Closed levipereira closed 3 years ago
The default config is for slow pedestrian tracking so you can play with these parameters described in https://github.com/GeekAlexis/FastMOT/issues/76
Let me know if it works.
Yes, it works. I need understand what these parameters means, but will figure out.
"kalman_filter": {
"std_factor_acc": 20.5,
"std_offset_acc": 100.5,
I need to do fine tuning to calibrate it, but you showed me the way.
I'm using generic feature extractor model. The REID is reusing same ID with different vehicles. What parameter I can change to avoid this. I have tried play with below parameter but no success.
"multi_tracker": {
"max_age": 15,
"age_factor": 14,
Video with new parameters. Output Video Here
OSNet is not accurate on vehicles. You can lower max ReID cost to make ReID stricter: https://github.com/GeekAlexis/FastMOT/blob/faf36a8e51d36ebee9817ed1006c3f6881bcbde6/cfg/mot.json#L45
max_age
and age_factor
are not related to this.
For fast moving vehicles you can also increase the half life period (in seconds) for velocity decay (maybe 10): https://github.com/GeekAlexis/FastMOT/blob/faf36a8e51d36ebee9817ed1006c3f6881bcbde6/cfg/mot.json#L61
This worked.
Will start training Fast-REID to vehicle to get better accuracy on REID.
I'm running on i7-8700 (6 cores) and RTX 2060
CPU stuck in 100% busy, but video still at ~90 fps and no freeze. GPU get 25% busy.
Will try to find root cause of CPU get 100%.
Thank you for your time.
Starting Docker with theses two Parameters, Increase perfomance to 100fps and 70% CPU busy.
-e OPENBLAS_MAIN_FREE=1 -e OPENBLAS_NUM_THREADS=1
Thanks. Good to know. Should these be in included in the dockerfile? Why would FPS improve with less threads?
On Tue, Apr 27, 2021 at 2:33 PM Levi Pereira @.***> wrote:
Starting Docker with theses two Parameters, Increase perfomance to 100fps and 70% CPU busy.
-e OPENBLAS_MAIN_FREE=1 -e OPENBLAS_NUM_THREADS=1
— You are receiving this because you were mentioned. Reply to this email directly, view it on GitHub https://github.com/GeekAlexis/FastMOT/issues/91#issuecomment-827945495, or unsubscribe https://github.com/notifications/unsubscribe-auth/AGNJO5QBBRQXDBLYRB2IVMLTK4USNANCNFSM43VK6GDQ .

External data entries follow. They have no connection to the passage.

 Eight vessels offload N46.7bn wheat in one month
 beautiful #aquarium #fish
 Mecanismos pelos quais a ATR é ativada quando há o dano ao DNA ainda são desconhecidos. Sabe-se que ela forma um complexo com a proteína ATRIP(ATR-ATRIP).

It's a numpy issue. This should be recommended if user get 100% CPU usage running a simple code. I already use Deep Sort and and faced same issue and fixed the issue using both variables.
https://stackoverflow.com/questions/38659217/numpy-suddenly-uses-all-cpus https://shahhj.wordpress.com/2013/10/27/numpy-and-blas-no-problemo/
Why would FPS improve with less threads?
Numpy on DeepSort code have poor behavior when using multiprocessing. Setting this Variables numpy have better performance than without it.

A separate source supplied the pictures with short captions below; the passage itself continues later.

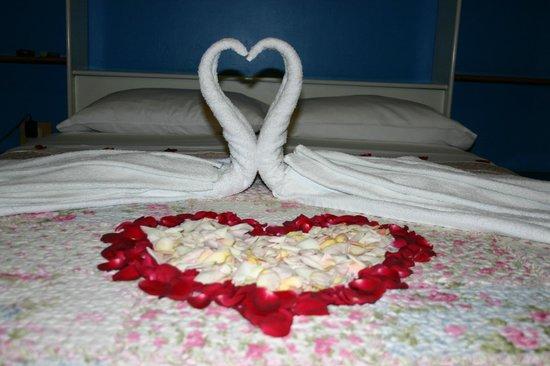 Bed & Breakfast de Kike: fresh beautiful roses!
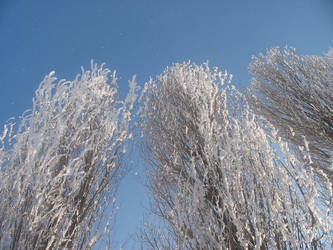 Trees in Winter 02 by Mickeye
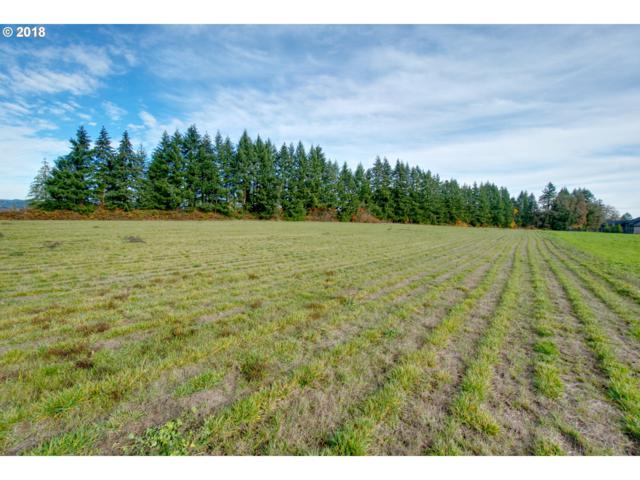 32313 NW Redhaven St, Hillsboro, OR 97124 (MLS #18651699) :: McKillion Real Estate Group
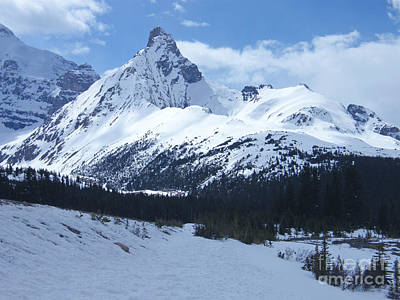 Photograph - Snowy Peaks - Icefields Parkway - Canada by Phil Banks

I'm compiling ATLAS with LAPACK and Linking with Numpy. I'll check perfomance impact with this setup.
There is some flag to measure execution time spent by DeepSort?
You can use the verbose -v
flag and check association time in seconds at the end.
Any update?
Hi Alexis, I'm pretty busy these days with some datasets and I haven't had time for this problem. But it is in my notes to try to solve this problem in the next few days. I managed to compile the Atlas, but it is not the best thing to do because there are already more recent libraries such as OpenBlas that should be used. I need to debug the code and see which part of the code is responsible for the high consumption of resources.
Another question is: I'm trying to REID People and Cars. At REID I will need a model for people and another for cars. At YOLO I can detect people and cars at once. But to extract features I will need 2 Inferences, one for cars and another for people. I need direction about how we can implement this, if you help me with ideas I will be grateful.
No rush. Thanks for investigating the issue.
But to extract features I will need 2 Inferences, one for cars and another for people. I need direction about how we can implement this, if you help me with ideas I will be grateful.
The tracker logic currently associates all detection from different classes at once. You can split it up and associate by class, which requires the most change. You also need to create two FeatureExtractor instances and extract ReID features by class but this might be slow. FPS wise, it's recommended to train your ReID network on both classes if possible.
The tracker logic currently associates all detection from different classes at once. You can split it up and associate by class, which requires the most change. Or you can create two FeatureExtractor instances and extract ReID features by class but this might be slow. FPS wise, it's recommended to train your ReID network on both classes if possible.
Ty for feedback.
I think the most rasonable solution is split classes due perfomance issues.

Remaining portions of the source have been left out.